TARP’s Effectiveness Over Six Months

Published on April 8, 2009

The Congressional Oversight Panel released a new report assessing the overall effectiveness of the Troubled Asset Relief Program (TARP) which was introduced six months ago.  The executive summary is worth a quick review particularly given that TARP is very much in the news these days with the Wall Street Journal and others reporting an expansion of the program to life insurers that were previously not eligible for assistance.

Four Major Challenges

The Congressional Panel cites a letter from Treasury Secretary Geithner listing four major challenges that the government is attempting to address:

In a letter received by the Panel on April 2, 2009, Treasury Secretary Timothy Geithner described four major challenges that Treasury’s strategy seeks to address: (1) the collapse of the housing market; (2) frozen secondary markets that “have constrained the ability of even creditworthy small businesses and families” to get credit; (3) uncertainty about the health of financial institutions and the valuation of assets on their balance sheets; and (4) the existence of “troubled legacy assets” on the balance sheets of financial institutions that affect their capitalization and limit their ability to make loans.

Clearly many of these challenges are inter-related and persist six months after the TARP legislation was initially passed.  Initially, TARP was intended to permit the government to purchase troubled assets directly from institutions but it has obviously been modified many times over a few short months.  The seemingly ad-hoc nature of the equity injections into various financial institutions over the past six months has never appeared to be in keeping with the original intent of the legislation.  Nevertheless, one must credit the government with avoiding a complete systemic collapse of the banking industry which was far from a remote possibility in early October.

This Goes Way Beyond Just TARP …

The report notes that the funds formally committed to TARP are a small percentage of the overall set of commitments made by various government entities over the past six months.  In effect, the overall commitment has exceeded $4 trillion, making the $700 billion TARP commitment just a small piece of the overall puzzle:

… While Treasury has spent or committed $590.4 billion of TARP funds, according to Panel estimates, the Federal Reserve Board has expanded its balance sheet by more than $1.5 trillion in loans and purchases of government-sponsored enterprise (GSE) securities. The total value of all direct spending, loans and guarantees provided to date in conjunction with the federal government’s financial stability efforts (including those of the Federal Deposit Insurance Corporation (FDIC) as well as Treasury and the Federal Reserve Board) now exceeds $4 trillion.

The summary goes on to state that the intent of the report is to evaluate the overall effectiveness of this entire group of programs rather than just the funds formally associated with TARP.

★ ★ ★

WHAT IS ASKED: Carry the article on TARP's first six months forward from its final sentence. The records that come next have no connection to the TARP article.

★ ★ ★

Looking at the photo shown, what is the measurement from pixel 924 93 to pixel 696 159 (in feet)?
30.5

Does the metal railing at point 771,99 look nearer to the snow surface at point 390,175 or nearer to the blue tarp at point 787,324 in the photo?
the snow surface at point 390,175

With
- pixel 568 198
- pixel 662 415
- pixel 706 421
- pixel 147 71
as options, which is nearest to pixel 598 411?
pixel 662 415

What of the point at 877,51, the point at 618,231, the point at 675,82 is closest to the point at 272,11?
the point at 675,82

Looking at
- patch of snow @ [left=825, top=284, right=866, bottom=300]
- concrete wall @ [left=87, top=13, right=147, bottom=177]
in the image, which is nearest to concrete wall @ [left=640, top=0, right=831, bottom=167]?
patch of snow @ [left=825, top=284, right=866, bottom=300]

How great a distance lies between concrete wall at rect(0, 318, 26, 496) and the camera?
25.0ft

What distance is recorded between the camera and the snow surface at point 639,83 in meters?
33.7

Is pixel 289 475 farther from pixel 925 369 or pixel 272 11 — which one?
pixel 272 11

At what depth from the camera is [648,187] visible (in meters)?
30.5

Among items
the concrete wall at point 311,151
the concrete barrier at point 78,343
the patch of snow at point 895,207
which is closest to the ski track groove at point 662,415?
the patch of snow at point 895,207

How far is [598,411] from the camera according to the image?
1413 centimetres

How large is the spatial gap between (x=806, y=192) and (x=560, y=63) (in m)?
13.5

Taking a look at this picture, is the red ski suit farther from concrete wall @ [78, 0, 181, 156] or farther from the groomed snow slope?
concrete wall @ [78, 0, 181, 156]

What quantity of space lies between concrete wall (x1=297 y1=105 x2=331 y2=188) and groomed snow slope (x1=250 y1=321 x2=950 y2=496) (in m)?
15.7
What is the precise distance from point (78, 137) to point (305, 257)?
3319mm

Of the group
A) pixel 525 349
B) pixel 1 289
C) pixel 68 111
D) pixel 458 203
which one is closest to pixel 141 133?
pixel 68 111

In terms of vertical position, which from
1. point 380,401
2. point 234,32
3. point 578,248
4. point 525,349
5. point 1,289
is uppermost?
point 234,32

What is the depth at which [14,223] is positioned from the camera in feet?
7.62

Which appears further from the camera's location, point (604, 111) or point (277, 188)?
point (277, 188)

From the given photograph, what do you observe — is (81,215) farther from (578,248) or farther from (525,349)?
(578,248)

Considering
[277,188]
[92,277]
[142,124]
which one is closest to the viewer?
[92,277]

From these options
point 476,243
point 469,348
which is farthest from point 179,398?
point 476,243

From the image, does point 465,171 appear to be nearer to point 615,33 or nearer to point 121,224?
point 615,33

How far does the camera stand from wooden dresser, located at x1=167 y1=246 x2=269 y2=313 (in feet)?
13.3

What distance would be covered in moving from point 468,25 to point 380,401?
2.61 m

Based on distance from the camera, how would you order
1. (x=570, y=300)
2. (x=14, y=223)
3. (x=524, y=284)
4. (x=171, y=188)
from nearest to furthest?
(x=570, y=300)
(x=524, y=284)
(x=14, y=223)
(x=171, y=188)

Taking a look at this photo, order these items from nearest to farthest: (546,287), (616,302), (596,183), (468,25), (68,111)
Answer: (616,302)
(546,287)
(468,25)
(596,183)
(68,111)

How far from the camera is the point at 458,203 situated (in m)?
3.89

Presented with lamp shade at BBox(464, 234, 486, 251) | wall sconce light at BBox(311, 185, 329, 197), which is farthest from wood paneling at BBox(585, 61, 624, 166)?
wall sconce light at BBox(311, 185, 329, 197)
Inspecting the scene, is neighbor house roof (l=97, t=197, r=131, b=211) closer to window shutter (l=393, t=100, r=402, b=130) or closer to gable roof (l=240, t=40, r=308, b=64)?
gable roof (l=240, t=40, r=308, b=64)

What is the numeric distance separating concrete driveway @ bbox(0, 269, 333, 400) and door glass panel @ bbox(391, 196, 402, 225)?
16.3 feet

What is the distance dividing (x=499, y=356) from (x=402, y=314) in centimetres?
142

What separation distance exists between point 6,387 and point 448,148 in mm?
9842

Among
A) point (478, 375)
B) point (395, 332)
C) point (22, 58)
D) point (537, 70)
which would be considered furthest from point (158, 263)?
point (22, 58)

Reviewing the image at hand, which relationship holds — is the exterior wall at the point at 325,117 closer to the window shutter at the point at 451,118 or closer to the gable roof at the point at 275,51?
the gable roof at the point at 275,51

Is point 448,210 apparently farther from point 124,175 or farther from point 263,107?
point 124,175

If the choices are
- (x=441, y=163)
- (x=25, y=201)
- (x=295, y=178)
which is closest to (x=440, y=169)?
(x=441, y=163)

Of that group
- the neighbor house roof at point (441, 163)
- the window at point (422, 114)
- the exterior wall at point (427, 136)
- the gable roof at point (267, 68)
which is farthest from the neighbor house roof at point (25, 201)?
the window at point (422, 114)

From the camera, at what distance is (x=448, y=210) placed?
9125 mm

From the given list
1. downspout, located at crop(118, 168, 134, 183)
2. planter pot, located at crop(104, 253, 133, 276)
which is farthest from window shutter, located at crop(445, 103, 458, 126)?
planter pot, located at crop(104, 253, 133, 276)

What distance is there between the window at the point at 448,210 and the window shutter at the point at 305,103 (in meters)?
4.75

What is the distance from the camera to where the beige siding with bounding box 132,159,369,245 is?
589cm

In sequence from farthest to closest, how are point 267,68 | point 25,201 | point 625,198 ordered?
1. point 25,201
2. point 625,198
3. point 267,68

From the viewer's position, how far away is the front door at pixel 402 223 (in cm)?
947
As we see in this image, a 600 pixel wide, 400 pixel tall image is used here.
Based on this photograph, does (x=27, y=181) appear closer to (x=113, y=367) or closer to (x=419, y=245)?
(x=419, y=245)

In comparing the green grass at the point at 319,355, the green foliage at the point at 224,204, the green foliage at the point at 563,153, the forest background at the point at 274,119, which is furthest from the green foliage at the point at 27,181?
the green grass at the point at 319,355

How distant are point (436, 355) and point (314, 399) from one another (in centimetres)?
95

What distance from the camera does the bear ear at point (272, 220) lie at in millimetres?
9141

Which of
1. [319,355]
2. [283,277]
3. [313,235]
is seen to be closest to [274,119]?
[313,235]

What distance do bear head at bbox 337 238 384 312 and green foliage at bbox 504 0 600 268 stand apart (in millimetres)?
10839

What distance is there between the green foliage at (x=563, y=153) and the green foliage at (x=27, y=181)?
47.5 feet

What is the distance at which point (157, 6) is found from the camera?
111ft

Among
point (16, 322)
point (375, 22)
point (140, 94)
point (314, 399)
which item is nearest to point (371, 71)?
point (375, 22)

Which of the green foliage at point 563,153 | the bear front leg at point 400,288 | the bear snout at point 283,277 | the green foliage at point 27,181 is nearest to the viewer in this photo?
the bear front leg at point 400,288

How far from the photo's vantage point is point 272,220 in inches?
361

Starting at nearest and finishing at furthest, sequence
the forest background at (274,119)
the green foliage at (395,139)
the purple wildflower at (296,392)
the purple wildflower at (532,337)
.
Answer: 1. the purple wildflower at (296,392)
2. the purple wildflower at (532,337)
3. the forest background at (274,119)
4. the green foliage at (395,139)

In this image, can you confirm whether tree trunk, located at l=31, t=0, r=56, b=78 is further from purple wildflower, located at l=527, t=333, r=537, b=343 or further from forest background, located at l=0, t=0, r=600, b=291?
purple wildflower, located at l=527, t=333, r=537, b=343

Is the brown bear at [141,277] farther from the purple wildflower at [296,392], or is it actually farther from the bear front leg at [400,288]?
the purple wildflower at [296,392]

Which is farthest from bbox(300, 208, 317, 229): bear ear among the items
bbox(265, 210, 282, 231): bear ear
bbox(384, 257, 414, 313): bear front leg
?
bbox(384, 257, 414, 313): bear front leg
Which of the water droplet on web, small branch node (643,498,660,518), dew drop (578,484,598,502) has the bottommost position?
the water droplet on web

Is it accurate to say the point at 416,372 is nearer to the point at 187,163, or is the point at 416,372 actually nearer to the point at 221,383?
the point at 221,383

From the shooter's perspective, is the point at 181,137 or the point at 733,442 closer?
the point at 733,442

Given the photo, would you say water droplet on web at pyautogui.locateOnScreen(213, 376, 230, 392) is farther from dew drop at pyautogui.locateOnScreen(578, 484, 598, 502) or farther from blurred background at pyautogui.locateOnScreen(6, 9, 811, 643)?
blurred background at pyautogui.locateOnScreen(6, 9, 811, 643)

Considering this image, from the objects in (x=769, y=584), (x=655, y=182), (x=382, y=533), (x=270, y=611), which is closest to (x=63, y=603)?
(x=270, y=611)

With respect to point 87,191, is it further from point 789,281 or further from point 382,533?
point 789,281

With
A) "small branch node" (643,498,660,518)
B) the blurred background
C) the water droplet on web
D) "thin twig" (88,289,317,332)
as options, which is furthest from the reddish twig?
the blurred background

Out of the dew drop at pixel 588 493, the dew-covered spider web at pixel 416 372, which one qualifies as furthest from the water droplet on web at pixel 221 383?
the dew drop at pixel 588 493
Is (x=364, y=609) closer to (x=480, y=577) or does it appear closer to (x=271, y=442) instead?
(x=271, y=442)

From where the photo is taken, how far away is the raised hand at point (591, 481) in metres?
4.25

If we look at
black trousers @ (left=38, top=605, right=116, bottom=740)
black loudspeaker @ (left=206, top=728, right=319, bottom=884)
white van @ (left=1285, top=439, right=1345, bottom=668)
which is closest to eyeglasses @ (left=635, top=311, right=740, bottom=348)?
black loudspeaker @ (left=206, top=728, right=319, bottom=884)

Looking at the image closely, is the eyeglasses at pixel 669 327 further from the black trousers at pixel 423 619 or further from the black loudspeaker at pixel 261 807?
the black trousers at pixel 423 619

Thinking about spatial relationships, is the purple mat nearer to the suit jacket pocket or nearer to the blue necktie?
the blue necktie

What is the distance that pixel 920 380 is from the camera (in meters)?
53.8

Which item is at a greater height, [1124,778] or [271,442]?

★ ★ ★

WRITTEN ANSWER:
Three Fundamentally Different Alternatives

The report states that there are generally three fundamentally different alternatives that are available to policy makers facing a financial meltdown, and an attempt is made to examine how each of these policy tools have been applied in past crisis situations both in the United States and abroad:

To deal with a troubled financial system, three fundamentally different policy alternatives are possible: liquidation, receivership, or subsidization. To place these alternatives in context, the report evaluates historical and contemporary efforts to confront financial crises and their relative success. The Panel focused on six historical experiences: (1) the U.S. Depression of the 1930s; (2) the bank run on and subsequent government seizure of Continental Illinois in 1984; (3) the savings and loan crisis of the late 1980s and establishment of the Resolution Trust Corporation; (4) the recapitalization of the FDIC bank insurance fund in 1991; (5) Sweden’s financial crisis of the early 1990s; and (6) what has become known as Japan’s “Lost Decade” of the 1990s.

I find it particularly interesting that the panel is focusing on Japan’s “Lost Decade” because that period was characterized by zombie banks that failed to recognize the true value of assets on the balance sheet and were politically immunized from the need to write down assets.  The report describes some of the problems facing the “subsidy” approach:

Japan’s approach was characterized by a series of direct and indirect subsidizations. Subsidies may be direct, by providing banks with capital infusions, or indirect, by purchasing troubled assets at inflated prices or reducing prudential standards. Cash assistance can provide banks with bridge capital necessary to survive in tough economic times until growth begins again. But subsidies carry a risk of obscuring true valuations. They involve the added danger of distorting both specific markets and the larger economy. Subsidization also carries a risk that it will be open-ended, propping up insolvent banks for an extended period and delaying economic recovery.

This situation sounds suspiciously similar to the cash infusions being provided to major institutions in our present crisis.  In addition, any effort by the government to prop up market prices of assets on the books of these institutions could only serve to further obscure true valuations and extend the distortions facing the system.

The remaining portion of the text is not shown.